··· 所给文本 ···

使用 os.path.exists() 可以判断文件或目录是否存在，但是不能判断是该路径是一个文件还是目录，要进一步判断，需要使用 os.path.isfile()，如果该路径是一个文件，则返回 True，否则返回 False，当然，也可以直接使用 os.path.isfile() 判断文件是否存在。测试代码如下：

>>> import os
>>> os.path.exists('dir1')
True
>>> os.path.exists('file1.txt')
True
>>> os.path.isfile('dir1')
False
>>> os.path.isfile('file1.txt')
True

>>> os.path.exists('dir2')
False
>>> os.path.exists('file2.txt')
False
>>> os.path.isfile('dir2')
False
>>> os.path.isfile('file2.txt')
False

目录 dir2 和文件 file2.txt 均不存在，所以函数 os.path.exists() 和 os.path.isfile() 均返回 False。

2. ParameterGrid

机器学习算法最常见的调参方法是网格搜索，需要将多组参数进行组合，Scikit-learn提供了一个类 ParametGrid 可以生成所有的参数组合，这里提取其关键代码单独写成一个生成器：

from itertools import product


def parameters_grid(parameter_map):
    items = sorted(parameter_map.items())
    if not items:
        yield {}
    else:
        keys, values = zip(*items)
        for v in product(*values):
            params = dict(zip(keys, v))
            yield params


if __name__ == '__main__':
    parameter_map = {'a': [1, 2], 'b': [True, False]}
    for params in parameters_grid(parameter_map):
        print(params)

代码运行结果

{'a': 1, 'b': True}
{'a': 1, 'b': False}
{'a': 2, 'b': True}
{'a': 2, 'b': False}

3. 批量下载图片

这里使用requests库批量下载图片，为了加快下载速度，还实现了多线程下载，同时为了避免一次下载失败，脚本支持自动重试下载。没有处理具体的异常，只是捕获异常后输出异常信息。

import os
import requests
from retrying import retry
from io import BytesIO
from PIL import Image
import progressbar
import concurrent.futures as concurrent


@retry(stop_max_attempt_number=10)
def download(image_url, image_path):
    response = requests.get(image_url)

··· 已知信息 ···

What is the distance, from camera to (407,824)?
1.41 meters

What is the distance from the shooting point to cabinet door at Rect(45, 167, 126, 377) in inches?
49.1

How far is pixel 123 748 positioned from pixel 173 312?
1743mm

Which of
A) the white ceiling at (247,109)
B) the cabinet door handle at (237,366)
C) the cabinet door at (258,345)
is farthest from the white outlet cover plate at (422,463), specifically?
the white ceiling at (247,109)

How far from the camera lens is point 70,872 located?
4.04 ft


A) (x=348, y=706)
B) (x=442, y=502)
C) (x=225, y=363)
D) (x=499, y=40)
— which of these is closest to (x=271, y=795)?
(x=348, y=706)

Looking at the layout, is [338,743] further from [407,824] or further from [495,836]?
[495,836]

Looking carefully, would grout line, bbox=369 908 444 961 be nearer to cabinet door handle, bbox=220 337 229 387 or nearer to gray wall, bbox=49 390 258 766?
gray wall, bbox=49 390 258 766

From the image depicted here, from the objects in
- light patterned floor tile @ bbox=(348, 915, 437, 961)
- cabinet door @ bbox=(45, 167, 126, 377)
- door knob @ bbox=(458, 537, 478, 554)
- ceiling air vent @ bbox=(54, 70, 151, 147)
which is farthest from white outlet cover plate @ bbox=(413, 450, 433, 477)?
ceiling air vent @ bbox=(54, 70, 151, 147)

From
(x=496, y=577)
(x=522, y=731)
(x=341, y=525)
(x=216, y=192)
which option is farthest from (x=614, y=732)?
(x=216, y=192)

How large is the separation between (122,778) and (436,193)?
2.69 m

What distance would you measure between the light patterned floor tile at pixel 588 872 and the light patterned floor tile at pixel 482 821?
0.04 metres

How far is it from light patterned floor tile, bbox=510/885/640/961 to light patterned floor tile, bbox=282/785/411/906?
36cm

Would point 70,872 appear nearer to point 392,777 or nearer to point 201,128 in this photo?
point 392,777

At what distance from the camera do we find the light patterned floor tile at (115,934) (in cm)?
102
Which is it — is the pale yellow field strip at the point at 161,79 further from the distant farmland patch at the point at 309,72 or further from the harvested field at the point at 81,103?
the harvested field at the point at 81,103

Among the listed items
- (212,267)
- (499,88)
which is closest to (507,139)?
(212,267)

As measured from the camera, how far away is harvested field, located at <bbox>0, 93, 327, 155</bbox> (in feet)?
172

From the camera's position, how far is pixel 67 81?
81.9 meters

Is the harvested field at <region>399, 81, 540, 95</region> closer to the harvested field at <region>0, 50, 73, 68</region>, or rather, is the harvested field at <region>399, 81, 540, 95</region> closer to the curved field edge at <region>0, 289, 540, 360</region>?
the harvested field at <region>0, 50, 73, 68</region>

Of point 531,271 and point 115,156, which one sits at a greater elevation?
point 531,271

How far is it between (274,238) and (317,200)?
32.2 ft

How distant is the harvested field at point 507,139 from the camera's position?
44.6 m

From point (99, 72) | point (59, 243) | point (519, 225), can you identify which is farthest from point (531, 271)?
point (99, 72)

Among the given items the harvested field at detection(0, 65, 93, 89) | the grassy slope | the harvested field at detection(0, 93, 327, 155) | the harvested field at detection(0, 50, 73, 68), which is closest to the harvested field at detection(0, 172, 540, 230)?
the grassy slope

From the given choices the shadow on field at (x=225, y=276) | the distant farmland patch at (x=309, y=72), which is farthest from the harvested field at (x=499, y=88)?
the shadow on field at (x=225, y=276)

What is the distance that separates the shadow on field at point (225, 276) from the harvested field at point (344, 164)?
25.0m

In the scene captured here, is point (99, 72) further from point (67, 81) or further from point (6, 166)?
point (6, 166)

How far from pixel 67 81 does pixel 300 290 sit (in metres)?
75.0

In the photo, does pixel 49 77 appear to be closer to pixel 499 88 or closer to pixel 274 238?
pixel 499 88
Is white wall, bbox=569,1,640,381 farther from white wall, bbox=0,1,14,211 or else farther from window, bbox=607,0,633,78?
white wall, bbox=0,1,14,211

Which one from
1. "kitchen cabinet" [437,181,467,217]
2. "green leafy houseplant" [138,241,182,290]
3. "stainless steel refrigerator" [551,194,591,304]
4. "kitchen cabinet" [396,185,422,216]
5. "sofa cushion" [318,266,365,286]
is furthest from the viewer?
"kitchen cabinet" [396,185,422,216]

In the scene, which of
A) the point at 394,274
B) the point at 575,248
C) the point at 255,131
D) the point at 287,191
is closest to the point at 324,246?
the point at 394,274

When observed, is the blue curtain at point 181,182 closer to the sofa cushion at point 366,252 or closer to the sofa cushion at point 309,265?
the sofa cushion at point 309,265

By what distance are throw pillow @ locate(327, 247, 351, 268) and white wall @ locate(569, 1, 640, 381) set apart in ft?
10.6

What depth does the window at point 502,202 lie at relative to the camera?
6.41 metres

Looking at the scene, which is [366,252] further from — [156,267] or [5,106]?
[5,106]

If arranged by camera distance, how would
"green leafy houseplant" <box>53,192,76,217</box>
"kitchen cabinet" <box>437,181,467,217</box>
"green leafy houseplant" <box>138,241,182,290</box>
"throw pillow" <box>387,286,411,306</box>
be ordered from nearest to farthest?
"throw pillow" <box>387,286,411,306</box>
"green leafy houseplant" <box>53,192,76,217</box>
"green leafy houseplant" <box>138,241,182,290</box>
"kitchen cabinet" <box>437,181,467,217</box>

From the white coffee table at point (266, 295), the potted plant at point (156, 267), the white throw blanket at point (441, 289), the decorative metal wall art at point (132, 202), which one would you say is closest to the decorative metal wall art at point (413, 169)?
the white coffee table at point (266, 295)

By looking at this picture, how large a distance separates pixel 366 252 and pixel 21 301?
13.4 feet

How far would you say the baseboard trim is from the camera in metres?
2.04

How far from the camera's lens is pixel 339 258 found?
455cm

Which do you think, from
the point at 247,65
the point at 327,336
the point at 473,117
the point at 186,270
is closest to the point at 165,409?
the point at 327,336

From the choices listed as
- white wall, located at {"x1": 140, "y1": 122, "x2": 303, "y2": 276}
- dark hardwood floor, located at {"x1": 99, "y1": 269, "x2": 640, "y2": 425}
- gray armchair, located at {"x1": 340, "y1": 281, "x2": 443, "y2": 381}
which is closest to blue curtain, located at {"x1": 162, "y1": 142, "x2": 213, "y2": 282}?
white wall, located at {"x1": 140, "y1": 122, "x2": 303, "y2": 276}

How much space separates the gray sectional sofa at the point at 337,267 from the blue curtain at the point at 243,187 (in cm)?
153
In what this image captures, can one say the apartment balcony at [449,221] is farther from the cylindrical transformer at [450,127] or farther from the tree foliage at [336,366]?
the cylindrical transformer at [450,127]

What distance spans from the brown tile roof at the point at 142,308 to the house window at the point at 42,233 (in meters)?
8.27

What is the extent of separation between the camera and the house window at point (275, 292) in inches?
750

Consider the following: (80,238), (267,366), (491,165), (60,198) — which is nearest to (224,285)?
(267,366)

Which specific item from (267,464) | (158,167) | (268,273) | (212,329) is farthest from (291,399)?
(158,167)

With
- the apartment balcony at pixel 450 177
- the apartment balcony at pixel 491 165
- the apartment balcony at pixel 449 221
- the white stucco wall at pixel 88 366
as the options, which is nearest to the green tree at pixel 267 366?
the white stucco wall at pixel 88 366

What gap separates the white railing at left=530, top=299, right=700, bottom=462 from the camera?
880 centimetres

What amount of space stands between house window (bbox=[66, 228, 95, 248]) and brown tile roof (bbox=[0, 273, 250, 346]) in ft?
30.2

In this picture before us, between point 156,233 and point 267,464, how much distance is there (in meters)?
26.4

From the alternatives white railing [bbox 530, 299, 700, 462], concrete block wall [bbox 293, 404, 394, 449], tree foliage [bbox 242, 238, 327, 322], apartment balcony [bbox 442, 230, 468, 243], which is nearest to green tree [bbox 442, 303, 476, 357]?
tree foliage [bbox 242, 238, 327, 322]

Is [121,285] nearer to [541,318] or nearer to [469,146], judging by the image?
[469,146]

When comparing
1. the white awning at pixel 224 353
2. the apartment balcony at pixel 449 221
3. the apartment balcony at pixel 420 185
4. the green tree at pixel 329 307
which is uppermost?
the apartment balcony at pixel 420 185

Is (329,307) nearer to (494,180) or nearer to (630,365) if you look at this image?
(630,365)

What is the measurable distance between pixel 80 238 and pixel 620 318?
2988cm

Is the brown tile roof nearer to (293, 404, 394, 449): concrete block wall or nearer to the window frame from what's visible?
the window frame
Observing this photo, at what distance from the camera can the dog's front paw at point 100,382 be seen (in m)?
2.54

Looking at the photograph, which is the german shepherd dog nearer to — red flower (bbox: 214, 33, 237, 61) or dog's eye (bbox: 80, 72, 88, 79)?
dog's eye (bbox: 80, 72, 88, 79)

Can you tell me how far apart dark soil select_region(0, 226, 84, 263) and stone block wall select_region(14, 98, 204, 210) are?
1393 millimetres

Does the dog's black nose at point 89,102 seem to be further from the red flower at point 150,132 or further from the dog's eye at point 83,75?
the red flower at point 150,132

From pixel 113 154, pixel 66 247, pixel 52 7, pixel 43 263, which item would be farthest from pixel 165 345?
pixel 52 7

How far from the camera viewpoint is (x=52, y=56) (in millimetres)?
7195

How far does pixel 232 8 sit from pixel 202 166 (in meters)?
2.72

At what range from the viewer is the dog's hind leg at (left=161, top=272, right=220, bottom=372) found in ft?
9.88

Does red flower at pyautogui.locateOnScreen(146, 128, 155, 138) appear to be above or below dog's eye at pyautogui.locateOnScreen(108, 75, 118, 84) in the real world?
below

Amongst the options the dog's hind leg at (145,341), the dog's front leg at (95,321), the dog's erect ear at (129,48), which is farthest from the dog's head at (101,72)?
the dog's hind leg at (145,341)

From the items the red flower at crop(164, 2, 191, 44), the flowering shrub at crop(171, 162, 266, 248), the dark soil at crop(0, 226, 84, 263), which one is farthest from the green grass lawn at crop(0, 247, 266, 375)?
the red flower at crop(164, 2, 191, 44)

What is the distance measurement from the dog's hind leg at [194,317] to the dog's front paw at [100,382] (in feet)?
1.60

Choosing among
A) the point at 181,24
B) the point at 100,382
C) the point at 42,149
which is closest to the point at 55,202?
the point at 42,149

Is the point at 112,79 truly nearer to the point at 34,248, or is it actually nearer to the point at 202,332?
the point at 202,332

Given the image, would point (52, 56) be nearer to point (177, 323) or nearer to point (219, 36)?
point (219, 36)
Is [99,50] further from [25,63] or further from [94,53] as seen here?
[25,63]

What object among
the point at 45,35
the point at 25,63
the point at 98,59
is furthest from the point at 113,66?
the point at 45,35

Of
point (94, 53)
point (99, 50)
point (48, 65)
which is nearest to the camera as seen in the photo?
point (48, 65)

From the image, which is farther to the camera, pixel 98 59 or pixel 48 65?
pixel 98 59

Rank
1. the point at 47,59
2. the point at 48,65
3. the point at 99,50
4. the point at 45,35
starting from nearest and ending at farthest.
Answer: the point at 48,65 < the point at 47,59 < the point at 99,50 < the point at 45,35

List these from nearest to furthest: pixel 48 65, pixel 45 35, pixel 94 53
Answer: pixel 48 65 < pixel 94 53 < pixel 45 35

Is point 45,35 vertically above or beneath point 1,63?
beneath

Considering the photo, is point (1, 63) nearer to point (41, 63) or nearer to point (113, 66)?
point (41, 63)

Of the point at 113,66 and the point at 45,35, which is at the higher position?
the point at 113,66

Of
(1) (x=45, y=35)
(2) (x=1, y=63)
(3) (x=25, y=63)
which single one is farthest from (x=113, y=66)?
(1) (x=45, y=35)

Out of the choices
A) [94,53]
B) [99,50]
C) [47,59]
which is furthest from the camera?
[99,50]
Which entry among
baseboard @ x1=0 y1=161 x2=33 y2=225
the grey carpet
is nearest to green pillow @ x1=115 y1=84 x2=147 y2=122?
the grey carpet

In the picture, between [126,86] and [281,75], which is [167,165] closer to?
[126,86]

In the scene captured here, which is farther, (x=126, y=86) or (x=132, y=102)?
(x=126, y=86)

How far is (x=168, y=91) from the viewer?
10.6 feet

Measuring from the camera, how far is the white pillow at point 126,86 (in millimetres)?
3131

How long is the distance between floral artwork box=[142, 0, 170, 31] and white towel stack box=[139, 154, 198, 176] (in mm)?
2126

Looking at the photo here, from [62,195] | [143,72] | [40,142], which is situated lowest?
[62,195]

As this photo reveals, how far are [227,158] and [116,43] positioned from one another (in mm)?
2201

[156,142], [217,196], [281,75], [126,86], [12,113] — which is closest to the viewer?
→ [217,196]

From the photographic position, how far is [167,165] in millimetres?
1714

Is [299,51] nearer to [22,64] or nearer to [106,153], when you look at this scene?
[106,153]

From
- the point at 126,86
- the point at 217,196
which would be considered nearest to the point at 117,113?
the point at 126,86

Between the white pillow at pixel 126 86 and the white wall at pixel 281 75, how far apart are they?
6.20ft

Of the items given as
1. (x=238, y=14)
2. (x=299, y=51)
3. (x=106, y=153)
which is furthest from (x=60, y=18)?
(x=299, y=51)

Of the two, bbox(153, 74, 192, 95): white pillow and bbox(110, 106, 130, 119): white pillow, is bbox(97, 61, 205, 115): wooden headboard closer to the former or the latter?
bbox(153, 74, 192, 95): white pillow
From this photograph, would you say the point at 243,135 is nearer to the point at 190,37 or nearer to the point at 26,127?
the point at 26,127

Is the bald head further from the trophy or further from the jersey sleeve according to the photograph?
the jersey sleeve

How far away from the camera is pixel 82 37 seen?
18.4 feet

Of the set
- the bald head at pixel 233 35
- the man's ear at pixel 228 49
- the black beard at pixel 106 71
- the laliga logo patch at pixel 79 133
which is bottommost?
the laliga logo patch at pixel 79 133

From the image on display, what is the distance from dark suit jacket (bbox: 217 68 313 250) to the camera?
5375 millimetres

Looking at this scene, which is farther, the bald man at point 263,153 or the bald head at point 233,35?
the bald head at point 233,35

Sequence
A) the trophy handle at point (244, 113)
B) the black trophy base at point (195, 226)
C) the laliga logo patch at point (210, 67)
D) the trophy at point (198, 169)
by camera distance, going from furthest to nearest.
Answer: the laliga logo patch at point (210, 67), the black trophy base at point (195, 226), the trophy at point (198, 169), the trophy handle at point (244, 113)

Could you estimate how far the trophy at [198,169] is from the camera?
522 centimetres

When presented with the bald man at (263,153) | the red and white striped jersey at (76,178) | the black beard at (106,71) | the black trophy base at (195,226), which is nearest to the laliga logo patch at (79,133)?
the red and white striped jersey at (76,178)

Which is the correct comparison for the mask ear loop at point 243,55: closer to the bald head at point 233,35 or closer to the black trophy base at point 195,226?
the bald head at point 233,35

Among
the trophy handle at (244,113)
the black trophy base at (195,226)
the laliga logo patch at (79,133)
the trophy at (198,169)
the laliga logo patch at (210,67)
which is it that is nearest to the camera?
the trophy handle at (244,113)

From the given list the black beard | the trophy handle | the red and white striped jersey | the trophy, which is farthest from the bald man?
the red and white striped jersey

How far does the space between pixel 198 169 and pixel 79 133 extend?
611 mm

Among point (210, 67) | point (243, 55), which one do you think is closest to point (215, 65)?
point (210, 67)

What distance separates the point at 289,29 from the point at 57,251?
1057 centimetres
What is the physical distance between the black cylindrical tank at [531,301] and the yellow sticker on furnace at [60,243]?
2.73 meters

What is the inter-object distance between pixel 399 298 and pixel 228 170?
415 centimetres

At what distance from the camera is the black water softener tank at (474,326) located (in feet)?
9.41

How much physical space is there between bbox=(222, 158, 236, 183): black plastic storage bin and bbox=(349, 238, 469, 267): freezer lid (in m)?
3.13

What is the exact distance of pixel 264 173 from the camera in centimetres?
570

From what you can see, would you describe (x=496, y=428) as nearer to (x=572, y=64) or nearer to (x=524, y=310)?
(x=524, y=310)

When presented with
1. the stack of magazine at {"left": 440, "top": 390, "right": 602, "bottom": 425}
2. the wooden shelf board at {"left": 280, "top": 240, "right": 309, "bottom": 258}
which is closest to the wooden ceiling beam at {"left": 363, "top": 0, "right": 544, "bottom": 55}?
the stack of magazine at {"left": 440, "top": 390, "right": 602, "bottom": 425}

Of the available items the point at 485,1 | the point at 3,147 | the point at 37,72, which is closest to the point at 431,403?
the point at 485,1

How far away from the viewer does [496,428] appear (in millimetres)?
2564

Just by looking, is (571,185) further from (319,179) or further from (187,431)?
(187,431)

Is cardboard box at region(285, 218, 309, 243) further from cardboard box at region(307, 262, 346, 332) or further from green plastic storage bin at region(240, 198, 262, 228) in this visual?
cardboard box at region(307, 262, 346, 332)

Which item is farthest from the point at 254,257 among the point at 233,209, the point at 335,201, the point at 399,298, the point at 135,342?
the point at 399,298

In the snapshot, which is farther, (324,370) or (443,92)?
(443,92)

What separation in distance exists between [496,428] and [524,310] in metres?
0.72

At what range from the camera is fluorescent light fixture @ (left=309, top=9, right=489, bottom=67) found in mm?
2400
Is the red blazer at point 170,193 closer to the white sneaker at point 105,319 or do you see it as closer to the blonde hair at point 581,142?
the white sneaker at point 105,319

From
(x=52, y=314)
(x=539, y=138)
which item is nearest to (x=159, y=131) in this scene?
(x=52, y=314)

···

> 本题任务: 请判断下列三项说法是否与所给文本相符：(a) os.path.exists() 能够区分一个路径是文件还是目录；(b) 批量下载图片的脚本会针对具体的异常分别进行处理；(c) 批量下载图片的脚本采用多线程来加快下载速度。每项回答"是"或"否"，并原样引用文本中起决定作用的字句。

> 本题解答:
(a) 否。"但是不能判断是该路径是一个文件还是目录"
(b) 否。"没有处理具体的异常，只是捕获异常后输出异常信息"
(c) 是。"为了加快下载速度，还实现了多线程下载"